After moving my personal website to my home DMZ network over a public cloud reverse proxy, I have increased my self-hosted footprint. Given how well cheap VPSs had performed for me in the past, I knew that some spare small-form-factor Lenovo desktops with more than one core and literally an order of magnitude more memory would do just fine for the same applications I had in the public cloud. Increasing this hardware footprint meant that I had an excuse to revisit an old friend that was a big part of my past role at RELEX: Apache ZooKeeper.

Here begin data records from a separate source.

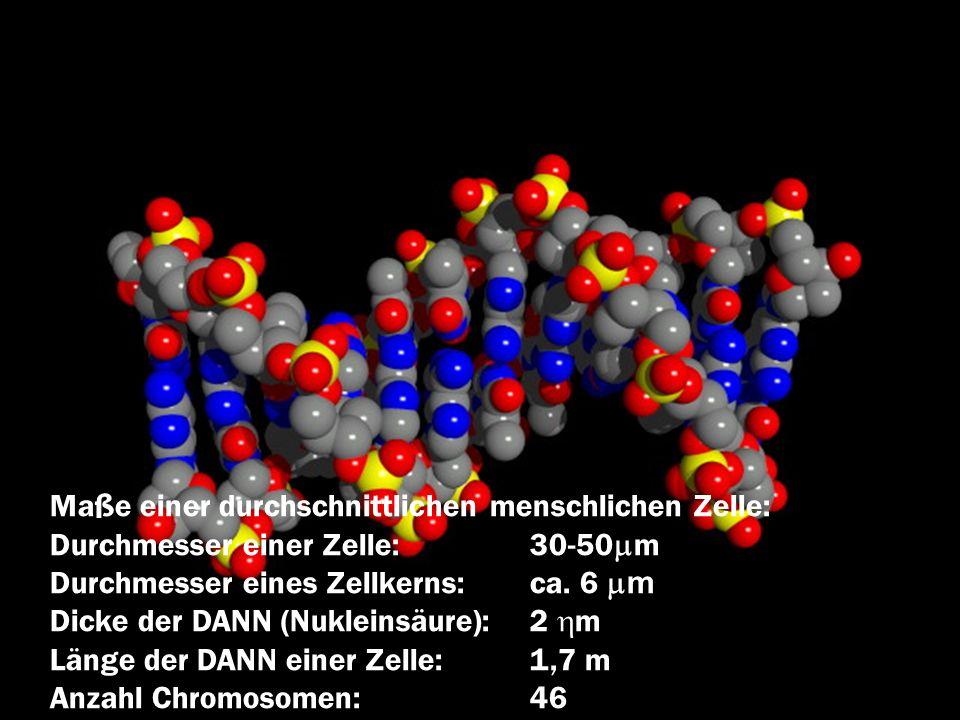 Maße einer durchschnittlichen menschlichen Zelle: Durchmesser einer Zelle:30-50 m Durchmesser eines Zellkerns:ca. 6 m Dicke der DANN (Nukleinsäure):2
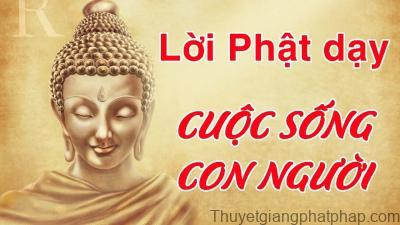 loi-phat-day-trong-cuoc-song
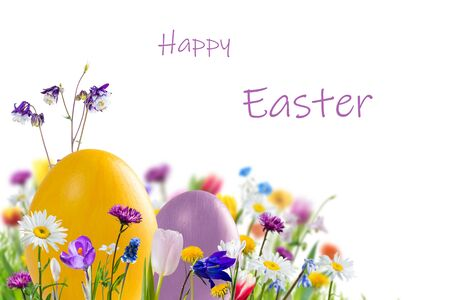 Easter colorful eggs and wild flowers isolated on white, holiday background for your decoration. Egg hunt, copy space, Happy Easter lettering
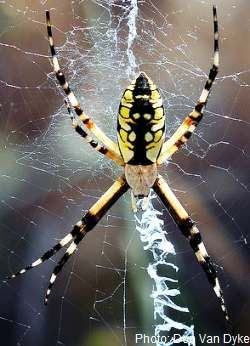 The Golden Orb Weaver (Nephila edulis) is one of the biggest spiders found in Australia. Their webs are so large that they can be spotted on a long distance both because of their size, but also because of their yellow-golden color. Females are much larger than males and can reach a length of 4.5 cm or 1.3 inches.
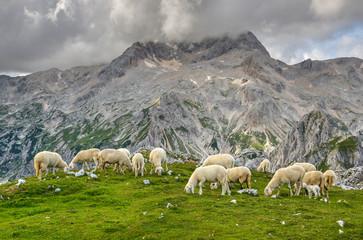 Sheep grazing on the pasture under mount Triglav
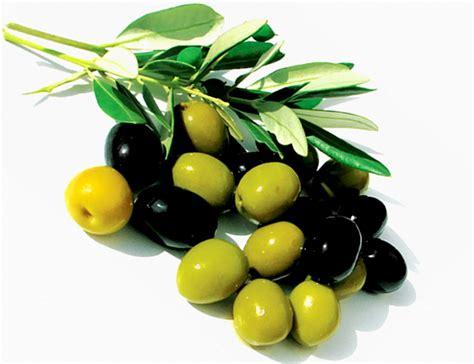 Minyak Zaitun Paling Kecil cara mudah perawatan kecantikan menggunakan minyak zaitun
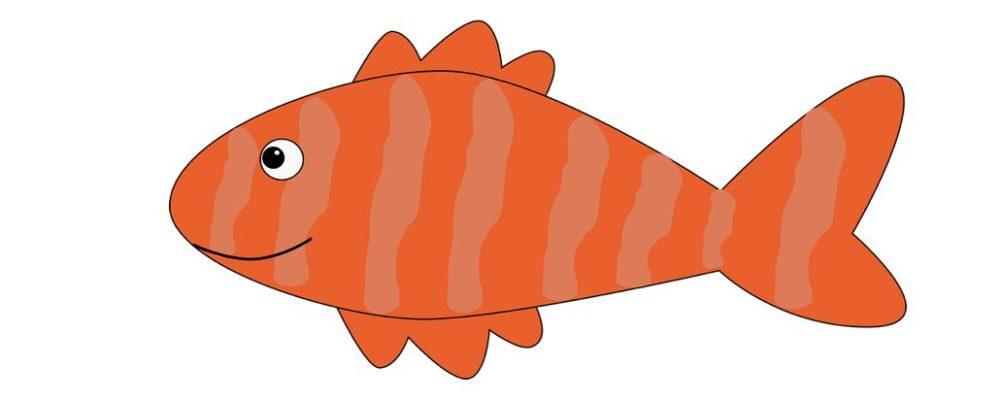 Warnung vor Verzehr von Trockenfisch (Plötze)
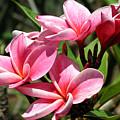 Pink Plumeria by Teresa Zieba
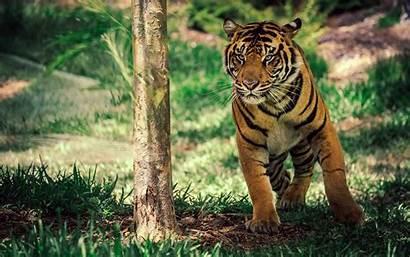 Wildlife Tiger Savanna Wallpapers 1800 1280 2880
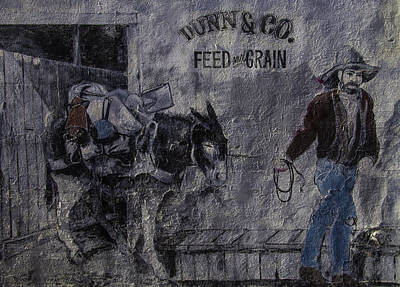 Dunn Co Feed And Grain Print by Garry Gay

ZooKeeper is a key-value store for managing the state of distributed applications. The project started at Yahoo!, where many engineering teams working on distributed applications ended up duplicating effort in solving the same problems while introducing the same failure modes to their applications. What became ZooKeeper was a common solution to allow engineers to focus more on business logic and less on reading distributed systems academic research. The service is generally run as an ensemble of 2N - 1 servers where N>2, and two motivations for this configuration are for fault tolerance and master election. Only a single master node in the ZooKeeper ensemble is capable of writing to the data store, and only once a write is recognised by a majority of the cluster members including the master is the write committed. This allows the data store to remain operational provided that a majority of the cluster is available. On ensemble startup, or if the master ZooKeeper server becomes unavailable, the ZooKeeper cluster elects a new master. An odd number of nodes prevents a 50/50 deadlocked master election in these cases. 1
While ZooKeeper is normally used for more interesting things, I decided to use it for service discovery and load
balancing over the replicas serving the test.iainschmitt.com. static website.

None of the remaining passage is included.